„Wir freuen uns über die TTIP-Leaks. Nun liegen endlich klare Belege dafür vor, wie mit dem Abkommen der Abbau des demokratischen Rechtsstaats vorangetrieben werden soll. Die Enthüllungen wiegen umso schwerer, als dass die Unterhändler auf beiden Seiten des Atlantiks der Öffentlichkeit bislang nur mit einer Mischung aus Beschwichtigungen und Geheimniskrämerei begegnet sind. Damit haben sie jegliches Vertrauen in die weiteren Verhandlungen verspielt, und deshalb muss TTIP scheitern. Künftig darf es keine Handelsabkommen mehr ohne Transparenz und ohne frühzeitige Beteiligung der Zivilgesellschaft geben.“, fordert Alexander Sander, Hauptgeschäftsführer des Vereins Digitale Gesellschaft.

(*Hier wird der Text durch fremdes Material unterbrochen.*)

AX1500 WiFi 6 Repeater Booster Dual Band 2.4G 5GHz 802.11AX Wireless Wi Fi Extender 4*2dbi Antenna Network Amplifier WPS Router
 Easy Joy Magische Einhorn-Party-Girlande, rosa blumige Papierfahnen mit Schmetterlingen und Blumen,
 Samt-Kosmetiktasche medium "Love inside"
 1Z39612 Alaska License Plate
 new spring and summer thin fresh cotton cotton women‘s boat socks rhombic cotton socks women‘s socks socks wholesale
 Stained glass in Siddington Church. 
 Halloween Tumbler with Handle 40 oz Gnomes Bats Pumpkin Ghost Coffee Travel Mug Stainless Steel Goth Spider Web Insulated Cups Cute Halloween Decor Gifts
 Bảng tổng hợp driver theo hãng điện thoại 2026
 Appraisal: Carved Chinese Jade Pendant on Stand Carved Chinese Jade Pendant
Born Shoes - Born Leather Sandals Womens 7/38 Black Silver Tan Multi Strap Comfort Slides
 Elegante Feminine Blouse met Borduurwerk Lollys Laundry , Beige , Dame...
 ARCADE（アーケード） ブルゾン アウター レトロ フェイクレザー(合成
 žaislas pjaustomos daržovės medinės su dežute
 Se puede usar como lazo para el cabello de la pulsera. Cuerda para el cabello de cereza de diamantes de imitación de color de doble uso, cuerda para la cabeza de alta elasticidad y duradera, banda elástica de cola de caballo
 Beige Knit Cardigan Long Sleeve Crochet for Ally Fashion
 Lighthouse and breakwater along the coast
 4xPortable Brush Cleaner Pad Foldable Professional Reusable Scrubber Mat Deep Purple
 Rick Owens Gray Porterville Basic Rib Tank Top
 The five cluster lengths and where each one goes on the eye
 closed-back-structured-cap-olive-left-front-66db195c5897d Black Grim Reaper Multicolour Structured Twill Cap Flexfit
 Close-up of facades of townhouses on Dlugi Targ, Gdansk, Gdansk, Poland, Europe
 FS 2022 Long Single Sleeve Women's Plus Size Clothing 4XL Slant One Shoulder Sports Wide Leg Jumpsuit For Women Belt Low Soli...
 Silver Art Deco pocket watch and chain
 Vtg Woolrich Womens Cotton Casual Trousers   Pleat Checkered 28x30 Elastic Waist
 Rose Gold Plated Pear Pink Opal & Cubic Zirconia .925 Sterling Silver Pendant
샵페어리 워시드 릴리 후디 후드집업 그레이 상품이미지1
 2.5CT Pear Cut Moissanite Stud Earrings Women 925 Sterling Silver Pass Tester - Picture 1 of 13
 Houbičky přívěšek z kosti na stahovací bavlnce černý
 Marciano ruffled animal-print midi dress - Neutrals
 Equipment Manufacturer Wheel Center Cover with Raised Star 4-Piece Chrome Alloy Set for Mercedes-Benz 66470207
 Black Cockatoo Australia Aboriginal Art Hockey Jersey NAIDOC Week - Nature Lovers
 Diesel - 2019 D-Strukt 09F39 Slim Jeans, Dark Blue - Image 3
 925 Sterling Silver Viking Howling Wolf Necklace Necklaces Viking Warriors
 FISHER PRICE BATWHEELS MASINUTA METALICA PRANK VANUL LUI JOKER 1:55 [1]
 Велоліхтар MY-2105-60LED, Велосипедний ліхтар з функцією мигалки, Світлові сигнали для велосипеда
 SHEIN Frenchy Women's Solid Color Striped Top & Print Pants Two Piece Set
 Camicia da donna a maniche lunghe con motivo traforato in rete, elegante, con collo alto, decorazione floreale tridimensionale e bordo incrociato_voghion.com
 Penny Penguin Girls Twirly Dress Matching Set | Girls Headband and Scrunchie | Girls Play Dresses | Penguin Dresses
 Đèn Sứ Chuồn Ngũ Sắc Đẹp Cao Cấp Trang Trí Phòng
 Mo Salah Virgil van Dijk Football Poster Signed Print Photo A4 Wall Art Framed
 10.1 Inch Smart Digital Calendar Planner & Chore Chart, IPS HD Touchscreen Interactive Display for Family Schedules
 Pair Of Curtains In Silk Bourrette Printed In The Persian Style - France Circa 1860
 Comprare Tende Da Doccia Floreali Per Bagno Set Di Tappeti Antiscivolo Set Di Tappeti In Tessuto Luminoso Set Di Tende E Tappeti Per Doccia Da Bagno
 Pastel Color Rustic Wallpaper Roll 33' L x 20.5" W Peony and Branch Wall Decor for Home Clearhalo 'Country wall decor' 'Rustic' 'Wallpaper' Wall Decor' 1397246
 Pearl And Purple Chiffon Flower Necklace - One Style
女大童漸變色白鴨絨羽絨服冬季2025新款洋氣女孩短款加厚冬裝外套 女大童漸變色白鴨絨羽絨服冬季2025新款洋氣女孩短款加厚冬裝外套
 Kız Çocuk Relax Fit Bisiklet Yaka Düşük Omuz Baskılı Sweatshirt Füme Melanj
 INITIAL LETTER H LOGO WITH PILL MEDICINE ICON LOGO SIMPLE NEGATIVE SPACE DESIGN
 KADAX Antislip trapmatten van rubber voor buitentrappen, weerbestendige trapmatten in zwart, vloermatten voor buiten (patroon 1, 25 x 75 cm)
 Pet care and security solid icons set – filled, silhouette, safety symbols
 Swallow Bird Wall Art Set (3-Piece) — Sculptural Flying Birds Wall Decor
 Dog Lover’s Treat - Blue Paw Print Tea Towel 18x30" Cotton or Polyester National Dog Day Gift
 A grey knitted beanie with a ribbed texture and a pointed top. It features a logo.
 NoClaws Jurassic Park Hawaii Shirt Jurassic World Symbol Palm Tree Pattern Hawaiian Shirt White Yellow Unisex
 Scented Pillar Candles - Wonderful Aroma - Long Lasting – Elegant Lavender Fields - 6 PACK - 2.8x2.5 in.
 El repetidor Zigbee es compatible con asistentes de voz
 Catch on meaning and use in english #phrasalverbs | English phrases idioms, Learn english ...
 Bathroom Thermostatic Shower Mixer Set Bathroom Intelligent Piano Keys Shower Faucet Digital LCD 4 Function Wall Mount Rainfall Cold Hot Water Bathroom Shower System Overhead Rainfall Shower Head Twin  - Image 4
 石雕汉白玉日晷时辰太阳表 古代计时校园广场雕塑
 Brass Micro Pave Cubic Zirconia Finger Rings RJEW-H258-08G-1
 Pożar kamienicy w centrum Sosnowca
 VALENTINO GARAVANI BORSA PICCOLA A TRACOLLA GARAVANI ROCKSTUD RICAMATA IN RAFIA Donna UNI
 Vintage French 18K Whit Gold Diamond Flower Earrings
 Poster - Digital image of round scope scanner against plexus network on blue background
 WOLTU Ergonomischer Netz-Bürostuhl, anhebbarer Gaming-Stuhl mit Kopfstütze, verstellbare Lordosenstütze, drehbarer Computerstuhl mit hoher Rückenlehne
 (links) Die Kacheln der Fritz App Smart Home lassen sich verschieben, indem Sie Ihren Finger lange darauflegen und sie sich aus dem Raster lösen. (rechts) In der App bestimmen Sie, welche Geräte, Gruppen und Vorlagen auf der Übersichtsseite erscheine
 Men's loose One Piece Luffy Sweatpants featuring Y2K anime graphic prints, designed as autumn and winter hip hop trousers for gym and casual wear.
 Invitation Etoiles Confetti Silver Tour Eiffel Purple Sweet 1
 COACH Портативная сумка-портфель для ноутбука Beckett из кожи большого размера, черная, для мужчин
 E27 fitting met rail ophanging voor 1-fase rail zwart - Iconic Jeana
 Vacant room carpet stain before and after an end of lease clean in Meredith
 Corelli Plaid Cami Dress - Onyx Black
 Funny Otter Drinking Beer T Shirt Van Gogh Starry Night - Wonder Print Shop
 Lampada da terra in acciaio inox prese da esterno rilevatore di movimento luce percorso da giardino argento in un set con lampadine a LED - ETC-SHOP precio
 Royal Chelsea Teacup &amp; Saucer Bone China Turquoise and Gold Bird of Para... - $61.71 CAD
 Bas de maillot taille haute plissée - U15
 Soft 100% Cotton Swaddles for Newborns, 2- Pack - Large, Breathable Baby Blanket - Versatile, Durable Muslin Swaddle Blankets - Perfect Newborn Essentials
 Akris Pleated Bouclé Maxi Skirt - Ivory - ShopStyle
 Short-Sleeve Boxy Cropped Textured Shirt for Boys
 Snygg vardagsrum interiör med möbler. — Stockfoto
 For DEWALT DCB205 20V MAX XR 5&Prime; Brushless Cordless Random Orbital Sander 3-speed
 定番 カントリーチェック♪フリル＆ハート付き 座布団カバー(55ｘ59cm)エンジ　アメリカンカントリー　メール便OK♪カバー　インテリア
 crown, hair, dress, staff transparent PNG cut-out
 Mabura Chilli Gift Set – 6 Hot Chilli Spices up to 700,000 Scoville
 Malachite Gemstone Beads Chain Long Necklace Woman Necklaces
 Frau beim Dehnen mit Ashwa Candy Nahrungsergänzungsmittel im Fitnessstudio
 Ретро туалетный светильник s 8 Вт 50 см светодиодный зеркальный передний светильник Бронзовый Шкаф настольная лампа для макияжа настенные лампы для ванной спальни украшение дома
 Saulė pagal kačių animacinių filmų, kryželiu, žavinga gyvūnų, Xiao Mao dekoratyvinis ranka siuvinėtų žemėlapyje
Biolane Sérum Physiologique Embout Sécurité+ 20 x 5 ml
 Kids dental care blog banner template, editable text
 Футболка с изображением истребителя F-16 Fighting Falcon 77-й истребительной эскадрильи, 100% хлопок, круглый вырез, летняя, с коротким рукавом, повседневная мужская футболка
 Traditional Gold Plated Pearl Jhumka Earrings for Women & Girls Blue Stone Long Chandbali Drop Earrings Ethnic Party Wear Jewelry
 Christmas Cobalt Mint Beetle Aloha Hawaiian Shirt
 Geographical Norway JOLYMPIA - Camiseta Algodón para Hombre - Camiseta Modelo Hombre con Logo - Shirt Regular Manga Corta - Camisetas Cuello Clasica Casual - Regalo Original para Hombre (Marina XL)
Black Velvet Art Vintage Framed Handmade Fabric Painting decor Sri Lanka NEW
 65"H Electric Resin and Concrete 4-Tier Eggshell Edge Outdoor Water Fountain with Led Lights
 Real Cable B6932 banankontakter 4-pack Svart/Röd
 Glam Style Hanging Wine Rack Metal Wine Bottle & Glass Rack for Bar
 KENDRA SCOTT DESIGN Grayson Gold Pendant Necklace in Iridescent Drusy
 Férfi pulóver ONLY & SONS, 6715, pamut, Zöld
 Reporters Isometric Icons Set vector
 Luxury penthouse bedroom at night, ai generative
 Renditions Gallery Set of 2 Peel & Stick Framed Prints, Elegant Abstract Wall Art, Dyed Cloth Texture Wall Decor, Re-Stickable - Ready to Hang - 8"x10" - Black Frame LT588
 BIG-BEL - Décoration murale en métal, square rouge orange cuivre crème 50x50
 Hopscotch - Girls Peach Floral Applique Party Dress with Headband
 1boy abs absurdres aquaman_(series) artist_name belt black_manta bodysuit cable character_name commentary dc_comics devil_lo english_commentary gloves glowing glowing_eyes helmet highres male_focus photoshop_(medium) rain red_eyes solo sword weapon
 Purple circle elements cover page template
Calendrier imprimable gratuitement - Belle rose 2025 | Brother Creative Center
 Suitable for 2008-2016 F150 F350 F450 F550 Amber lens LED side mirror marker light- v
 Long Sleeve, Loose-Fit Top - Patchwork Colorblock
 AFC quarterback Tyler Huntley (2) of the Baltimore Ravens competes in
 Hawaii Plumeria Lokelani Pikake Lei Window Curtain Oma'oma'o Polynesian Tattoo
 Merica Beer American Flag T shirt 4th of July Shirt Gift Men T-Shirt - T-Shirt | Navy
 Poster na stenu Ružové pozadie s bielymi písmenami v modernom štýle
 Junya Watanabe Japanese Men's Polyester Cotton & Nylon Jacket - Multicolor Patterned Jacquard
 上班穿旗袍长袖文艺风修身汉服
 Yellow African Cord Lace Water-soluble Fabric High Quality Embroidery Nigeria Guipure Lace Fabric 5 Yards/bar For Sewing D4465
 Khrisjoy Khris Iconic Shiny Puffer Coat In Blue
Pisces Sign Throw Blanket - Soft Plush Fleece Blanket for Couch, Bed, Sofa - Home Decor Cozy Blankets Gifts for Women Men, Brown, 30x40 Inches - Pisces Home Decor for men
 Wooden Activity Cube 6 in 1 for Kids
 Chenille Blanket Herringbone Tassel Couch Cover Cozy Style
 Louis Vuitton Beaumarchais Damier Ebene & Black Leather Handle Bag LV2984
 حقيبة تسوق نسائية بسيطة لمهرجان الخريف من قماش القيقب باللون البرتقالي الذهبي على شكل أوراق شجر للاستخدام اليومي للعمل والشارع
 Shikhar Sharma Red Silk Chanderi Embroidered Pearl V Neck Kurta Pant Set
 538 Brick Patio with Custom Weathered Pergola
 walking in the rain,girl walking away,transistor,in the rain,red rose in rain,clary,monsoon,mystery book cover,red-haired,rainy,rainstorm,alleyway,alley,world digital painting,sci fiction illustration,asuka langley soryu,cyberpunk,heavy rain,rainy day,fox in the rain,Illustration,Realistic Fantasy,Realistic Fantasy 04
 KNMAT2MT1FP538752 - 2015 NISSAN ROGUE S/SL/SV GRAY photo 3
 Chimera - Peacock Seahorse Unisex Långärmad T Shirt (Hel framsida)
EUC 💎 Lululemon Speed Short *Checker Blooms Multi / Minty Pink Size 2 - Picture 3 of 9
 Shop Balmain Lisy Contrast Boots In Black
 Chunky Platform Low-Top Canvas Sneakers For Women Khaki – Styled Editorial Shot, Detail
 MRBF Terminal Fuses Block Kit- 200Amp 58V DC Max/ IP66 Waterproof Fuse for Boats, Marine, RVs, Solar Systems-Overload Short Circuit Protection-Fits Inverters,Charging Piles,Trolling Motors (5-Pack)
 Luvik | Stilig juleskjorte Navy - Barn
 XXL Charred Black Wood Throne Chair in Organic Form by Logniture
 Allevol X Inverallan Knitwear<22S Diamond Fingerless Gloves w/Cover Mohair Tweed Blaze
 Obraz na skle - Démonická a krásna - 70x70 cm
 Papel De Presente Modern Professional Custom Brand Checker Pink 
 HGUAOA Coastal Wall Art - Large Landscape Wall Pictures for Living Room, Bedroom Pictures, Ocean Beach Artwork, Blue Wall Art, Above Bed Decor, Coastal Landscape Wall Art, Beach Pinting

Wie der Rechercheverbund von SZ, NDR und WDR gestern berichtete, wird Greenpeace am heutigen Montag umfangreiche Verhandlungsdokumente zu dem geplanten Freihandelsabkommen TTIP veröffentlichen. Daraus geht unter anderem hervor, dass die USA in den Verhandlungen massiven Druck auf die EU ausüben, um wichtige rechtsstaatliche Schutzmechanismen auszuhebeln. So bestehen die Vereinigten Staaten zum Zweck des Investorenschutzes auf der Einrichtung privater Schiedsgerichte, die unter Ausschluss der Öffentlichkeit verhandeln. Dort sollen Unternehmen die Möglichkeit haben, Staaten auf Schadensersatz in Millionenhöhe zu verklagen, falls etwa neue Gesetze zum Verbraucherschutz den Wert ihrer Investitionen schmälern. Setzen sich die USA mit dieser Forderung durch, würde eine Paralleljustiz etabliert, die sich der demokratischen Kontrolle entzieht und Unternehmen zugleich mittelbaren Einfluss auf die Gesetzgebung verschafft. Mindestens ebenso bedenklich ist die geplante regulatorische Kooperation. Danach sollen die USA die Möglichkeit erhalten, auf EU-Gesetzesvorhaben Einfluss zu nehmen, bevor überhaupt ein Formulierungsvorschlag auf dem Tisch liegt. Auch dieser Teil des Abkommens läuft also auf eine Aushebelung elementarer demokratischer und rechtsstaatlicher Prinzipien hinaus.

Die Enthüllungen machen deutlich, dass den Beschwichtigungen der EU-Kommission, TTIP führe nicht zu einer Verwässerung rechtsstaatlicher Standards, kein Glauben geschenkt werden darf. Damit ist spätestens jetzt das Vertrauen in ihre Fähigkeit ein Abkommen auszuhandeln, welches den Interessen von 500 Millionen Menschen in Europa gerecht wird, irreparabel beschädigt. Eine Fortsetzung der TTIP-Verhandlungen, noch dazu wie bisher im Geheimen, kann es unter diesen Umständen nicht geben. Um derartige Desaster künftig zu vermeiden, müssen bei sämtlichen internationalen Handelsabkommen Transparenz und eine möglichst frühzeitige Beteiligung der Zivilgesellschaft zu selbstverständlichen Standards werden.